- Developers: One More Level Slipgate Ironworks
- Publishers: 505 Games All in! Games
- Producer: 3D Realms
- Composer: Daniel Deluxe
- Engine: Unreal Engine 4
- Platforms: PlayStation 4; Windows; Xbox One; Nintendo Switch; Amazon Luna; PlayStation 5; Xbox Series X/S;
- Release: PlayStation 4, Windows, Xbox One 27 October 2020 Nintendo Switch 10 November 2020 Amazon Luna 6 April 2021 PlayStation 5, Xbox Series X/S 28 September 2021
- Genres: Action, platform
- Mode: Single-player

= Ghostrunner =

2020 cyberpunk video game

Ghostrunner is a 2020 action platform video game co-developed by One more Level, Slipgate Ironworks, 3D Realms, 505 Games and All in! Games. The game was released for PlayStation 4, Windows and Xbox One in October 2020, and Nintendo Switch in November 2020, followed by a next gen release for PlayStation 5 and Xbox Series X/S in September 2021. A version for Amazon Luna was made available in April 2021. A story expansion, titled Ghostrunner: Project Hel, was released on 3 March 2022.

Ghostrunner received positive reviews from critics and has sold over 2.5 million units as of September 2023. A sequel, Ghostrunner 2, released on 26 October 2023.

== Gameplay ==
Played from a first person perspective as Jack the Ghostrunner, the player must traverse dangerous environments by dashing, jumping, wall-running, grappling, and sliding.
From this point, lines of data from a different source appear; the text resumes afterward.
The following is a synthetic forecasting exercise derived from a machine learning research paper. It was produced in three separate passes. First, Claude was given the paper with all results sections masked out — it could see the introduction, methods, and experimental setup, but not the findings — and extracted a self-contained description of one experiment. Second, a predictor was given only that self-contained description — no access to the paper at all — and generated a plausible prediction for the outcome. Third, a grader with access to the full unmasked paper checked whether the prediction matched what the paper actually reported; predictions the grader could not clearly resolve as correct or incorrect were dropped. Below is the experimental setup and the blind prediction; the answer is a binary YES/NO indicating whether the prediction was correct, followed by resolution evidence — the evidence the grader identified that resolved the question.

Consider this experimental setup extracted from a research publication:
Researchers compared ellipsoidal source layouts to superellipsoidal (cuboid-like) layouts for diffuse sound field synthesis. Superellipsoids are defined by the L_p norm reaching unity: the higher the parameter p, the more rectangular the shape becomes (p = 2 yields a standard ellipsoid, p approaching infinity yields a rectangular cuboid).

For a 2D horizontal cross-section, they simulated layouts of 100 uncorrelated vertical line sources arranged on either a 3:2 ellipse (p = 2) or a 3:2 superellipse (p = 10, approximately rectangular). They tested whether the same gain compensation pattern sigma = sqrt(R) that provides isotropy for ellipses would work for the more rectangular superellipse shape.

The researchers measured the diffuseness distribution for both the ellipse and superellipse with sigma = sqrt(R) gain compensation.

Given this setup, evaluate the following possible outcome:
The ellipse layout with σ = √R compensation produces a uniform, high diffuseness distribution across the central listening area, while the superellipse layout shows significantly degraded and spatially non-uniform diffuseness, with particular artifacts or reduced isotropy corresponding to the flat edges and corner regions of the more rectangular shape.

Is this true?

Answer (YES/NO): NO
The player will also encounter enemies, which must be handled carefully, as both enemies and the player can be killed in one hit. Jack can use a mechanic called Sensory Boost, allowing him to slow down time and dodge and deflect bullets in midair. As the player progresses through the story, they will unlock new abilities and upgrades, which they can apply using tetromino-like pieces on a grid system.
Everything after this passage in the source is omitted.